I dare you to try to read Psalm 29 without raising your voice. Try it. Move your lips, raise your voice! Reading this one out loud causes the air to vibrate with an almost electrical feeling of power. You might notice the importance of repeated words and the rising currents of the stirring of your spirit in response.

Acts tells us that when some disciples in Corinth received the Holy Spirit, the first thing they did was speak! Again, here is the power of voice expressing and encouraging the vibrations of the soul.

Finally, in the Mark passage, John uses his voice too. He proclaims. (The word proclaim is used twice in verses 4-8, this is important stuff to speak out loud!) The hearers respond, and moved by the words they accept baptism as a sign of turning toward God. Jesus is one of them. When he is baptised, there is a VOICE. Words from heaven speak to him and God claims Jesus as beloved and pleasing.

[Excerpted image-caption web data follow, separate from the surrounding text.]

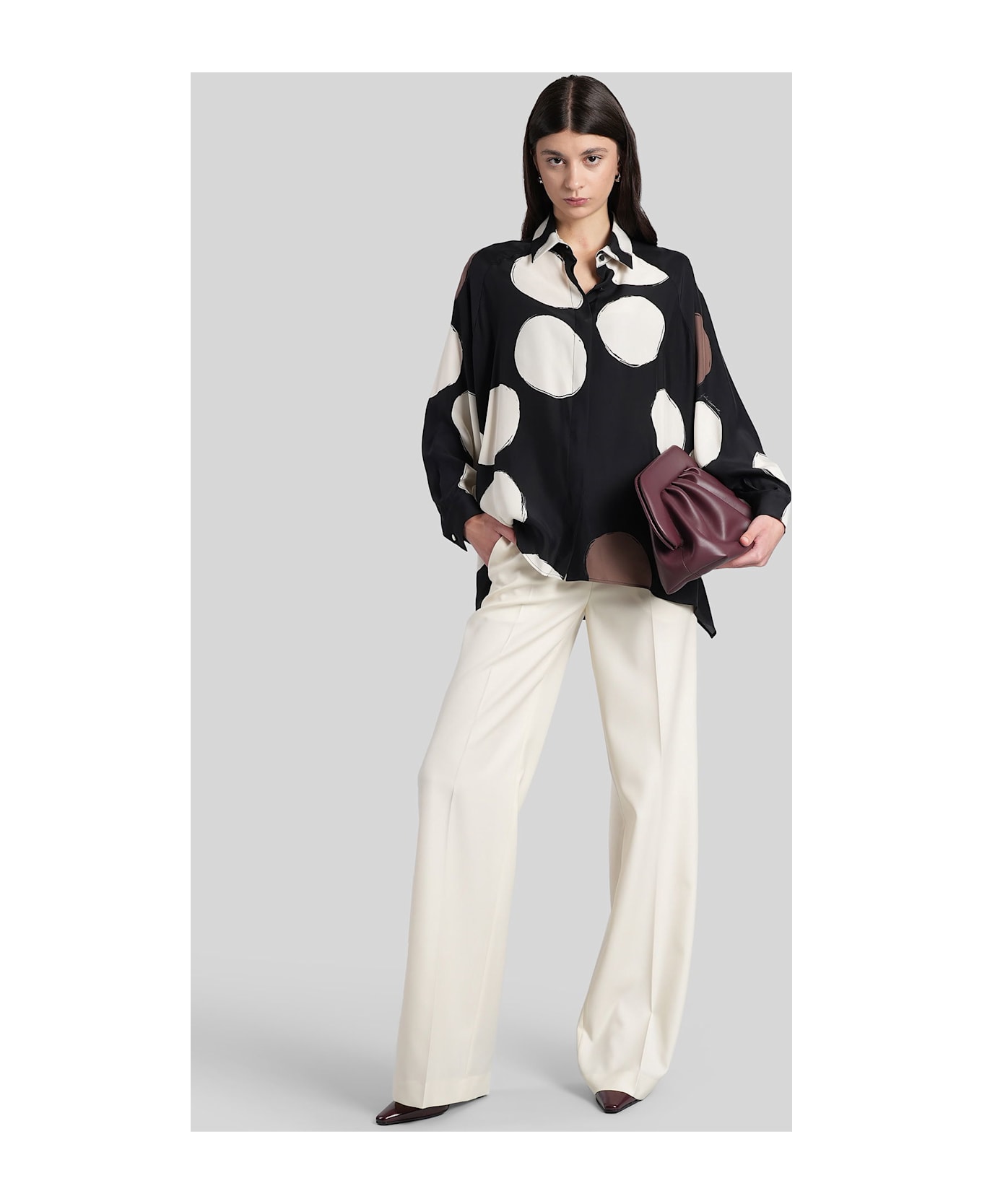 Gianluca Capannolo Mina Shirt Shirt In Black Silk - black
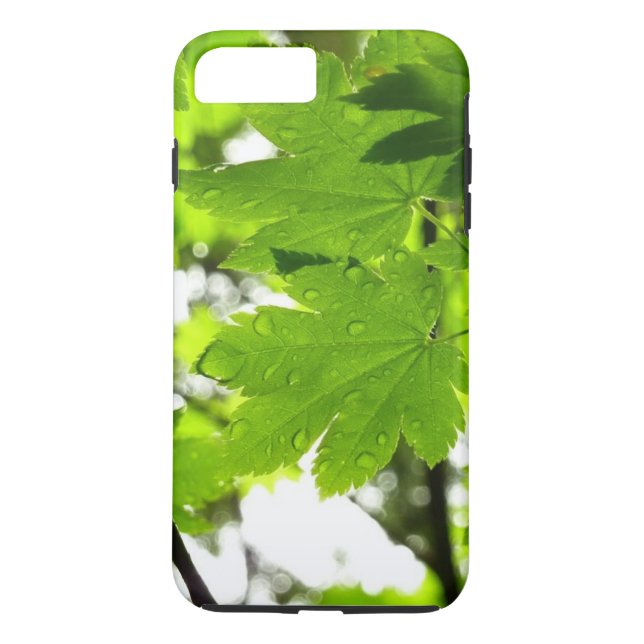 Capa Para iPhone, Case-Mate Folhas de Maple com Gotas de Rainha (Verso)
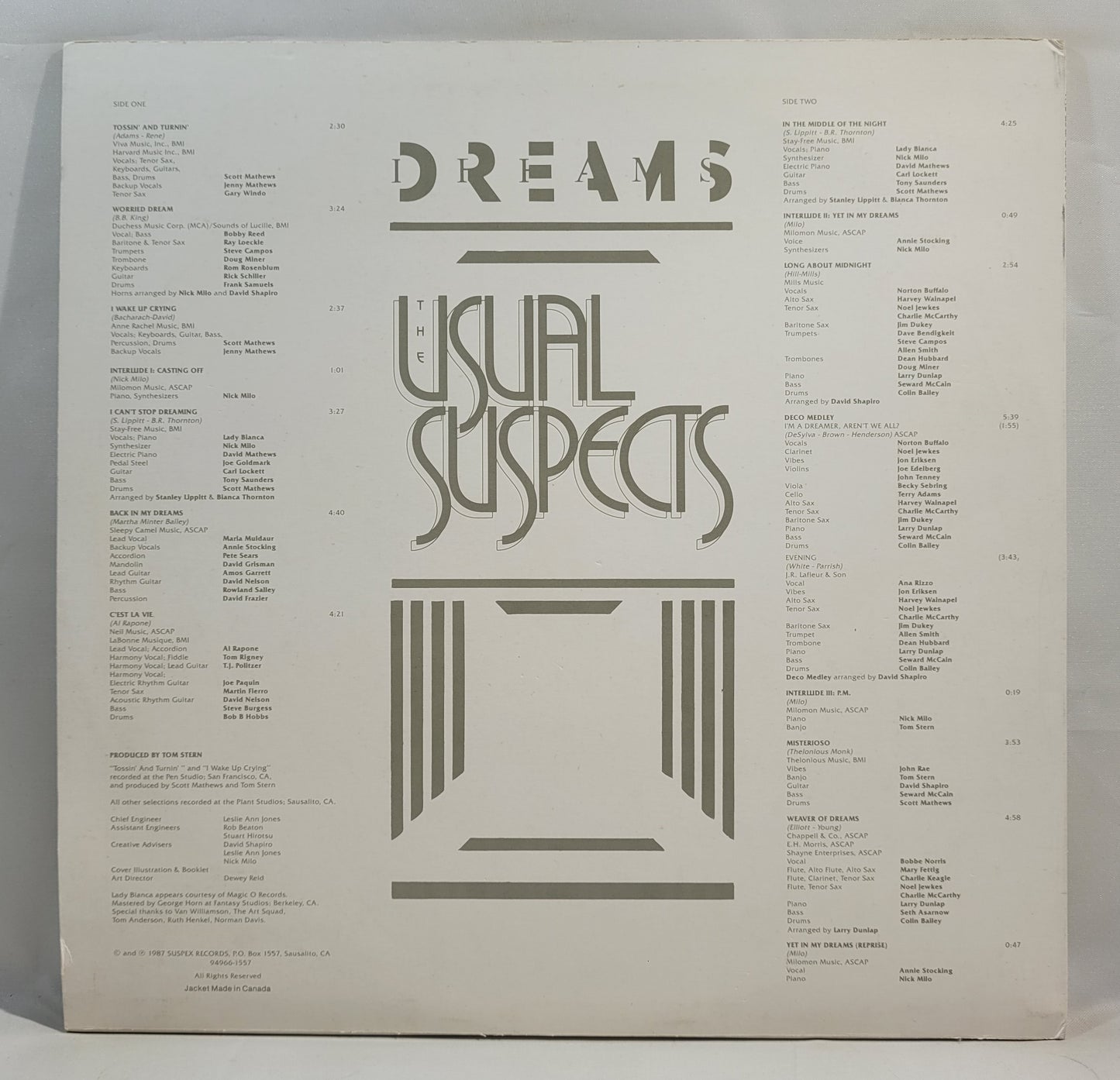 The Usual Suspects - Dreams [Vinyl Record LP]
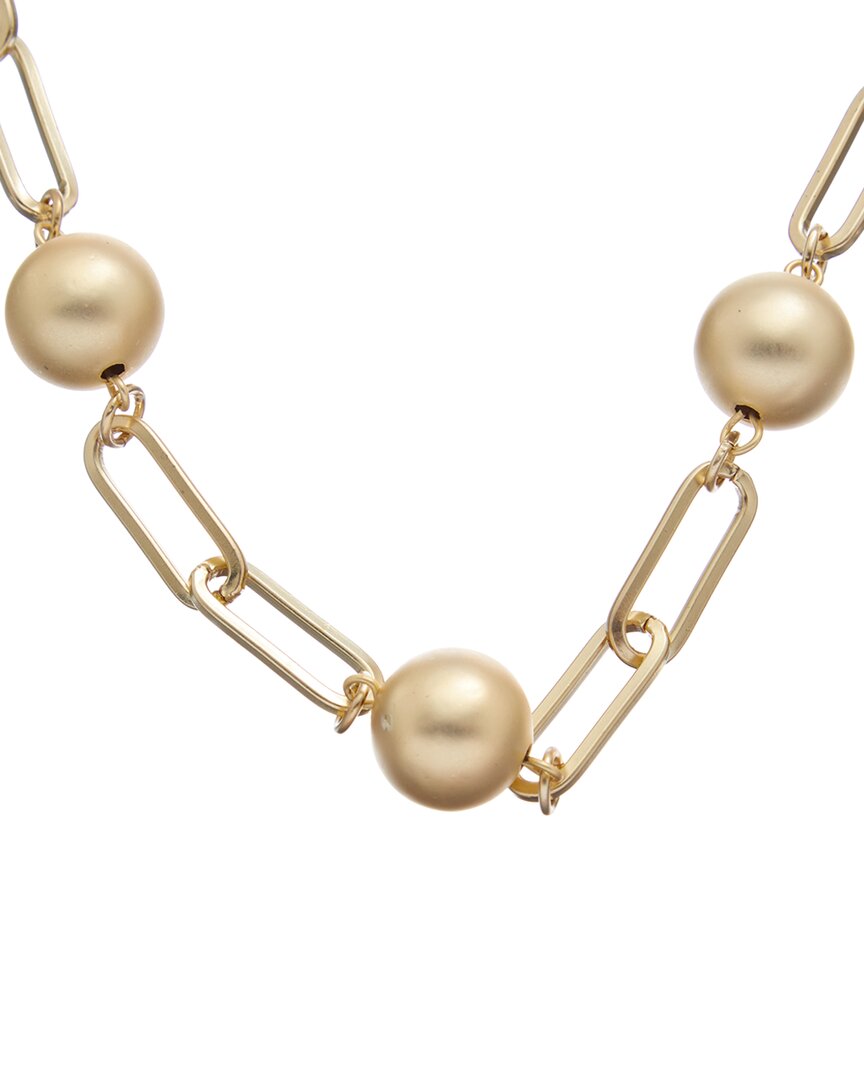 Juvell 18k Plated Pearl Link Necklace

No silent contemplation here!

In our world of information, of email and twitter and texting, and snapchat, and recorded help lines, a real voice is refreshing. The voice of scripture, proclaimed aloud, is invigorating. Heard in community it might even be revitalizing.

Let's not always read our scripture silently by ourselves. Or in soothing monotones. Or in stumbling, unpracticed flatness. Or in a rushed babbling tangle of nervous syllables. Slow down. Move your lips, raise your voice, really hear the power of these stories!